Da un punto di vista socio-politico, parlare della grande e multiforme crisi d’inizio secolo XX equivale un po’ a raccontare la storia della decadenza del mondo borghese e dell’avvento della società di massa, attestati in maniera drammatica da quella terribile Materialschlacht che fu la prima guerra mondiale. Una civiltà, la borghese, che aveva fatto della ricchezza, della ragione, della libertà e del progresso un vero e proprio culto, brucia ogni cosa nel rogo della guerra. Nel 1921 scriveva Francesco Saverio Nitti: “Vi è qualcuno che ricordi ancora l’Europa nei mesi prima del 1914? E che ricordi gli anni che precedettero questi anni di guerra? Pare che gran tempo sia trascorso, che si tratti di un’epoca lontana, tanto le condizioni della vita sono mutate e tanto è mutata la concezione della vita. Forse trenta milioni di morti separano due età. Molti uomini ha ucciso la guerra, molti più ancora la malattia, ma assai più ancora ha ucciso la fame. Sono i morti una grande barriera tra l’Europa di ieri e l’Europa di oggi. Abbiamo vissuto due epoche storiche, non due periodi differenti: l’Europa era lieta e prospera, dopo l’immensa guerra, è minacciata da una decadenza e da un abbrutimento, che fa ricordare la caduta dell’Impero romano. Noi stessi non ci rendiamo conto di ciò che avviene. Oltre due terzi dell’Europa sono in fermento e vi è in tutti un senso vago d’inquietudine, che dispone poco alle grandi opere collettive. Si vive giorno per giorno”.

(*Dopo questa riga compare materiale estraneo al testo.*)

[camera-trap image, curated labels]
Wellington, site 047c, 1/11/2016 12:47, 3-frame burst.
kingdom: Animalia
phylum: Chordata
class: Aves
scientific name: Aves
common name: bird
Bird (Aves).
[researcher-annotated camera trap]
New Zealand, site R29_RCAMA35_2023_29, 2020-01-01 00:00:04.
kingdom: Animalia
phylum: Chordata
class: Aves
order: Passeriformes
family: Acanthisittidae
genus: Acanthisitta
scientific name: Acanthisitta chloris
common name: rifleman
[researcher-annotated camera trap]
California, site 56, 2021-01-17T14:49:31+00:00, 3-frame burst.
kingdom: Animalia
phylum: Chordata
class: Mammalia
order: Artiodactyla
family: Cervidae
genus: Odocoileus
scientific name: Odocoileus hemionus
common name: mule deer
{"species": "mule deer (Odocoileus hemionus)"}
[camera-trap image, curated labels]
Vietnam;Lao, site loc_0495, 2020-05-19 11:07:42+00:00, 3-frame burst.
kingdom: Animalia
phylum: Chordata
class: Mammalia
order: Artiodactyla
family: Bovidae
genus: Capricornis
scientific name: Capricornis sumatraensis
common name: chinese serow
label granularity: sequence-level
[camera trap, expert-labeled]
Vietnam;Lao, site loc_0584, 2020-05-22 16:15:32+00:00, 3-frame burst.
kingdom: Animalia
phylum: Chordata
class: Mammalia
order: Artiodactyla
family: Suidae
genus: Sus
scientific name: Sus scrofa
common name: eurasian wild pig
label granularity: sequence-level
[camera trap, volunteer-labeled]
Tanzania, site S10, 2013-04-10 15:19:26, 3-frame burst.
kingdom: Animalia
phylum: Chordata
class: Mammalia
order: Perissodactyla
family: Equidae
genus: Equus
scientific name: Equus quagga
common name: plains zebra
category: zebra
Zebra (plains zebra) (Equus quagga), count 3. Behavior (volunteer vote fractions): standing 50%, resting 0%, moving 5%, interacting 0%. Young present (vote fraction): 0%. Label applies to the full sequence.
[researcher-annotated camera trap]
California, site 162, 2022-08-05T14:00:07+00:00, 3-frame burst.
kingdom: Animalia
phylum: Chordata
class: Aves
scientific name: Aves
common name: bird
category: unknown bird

Sono, queste, le parole di un uomo politico italiano che, al pari di altri italiani, come ad esempio Adriano Tilgher, vede in tutta la sua concretezza - non dunque come indizio di un qualche “destino” - la tragedia che si era consumata con la prima guerra mondiale. Ma quanto drammatico fosse quel vivere ormai alla giornata, in mezzo a due mondi e senza sentirsi a casa propria in nessuno dei due, era evidente, già prima della guerra, nella grande letteratura del primo Novecento. Un autore valga per tutti: Thomas Mann. I suoi personaggi non riescono o riescono soltanto a fatica a vivere in accordo con il mondo che li circonda, tutti avvolti come sono in un paralizzante presagio di morte. Al pari di Gustav von Aschenbach, il protagonista di Morte a Venezia, ognuno sembra “in preda a certi attacchi di vertigine non puramente fisici, accompagnati da violente, impetuose angosce, da un senso di irrimediabilità, di mancanza di scampo, del quale non può stabilire se si riferisce al mondo esterno o alla sua personale esistenza”.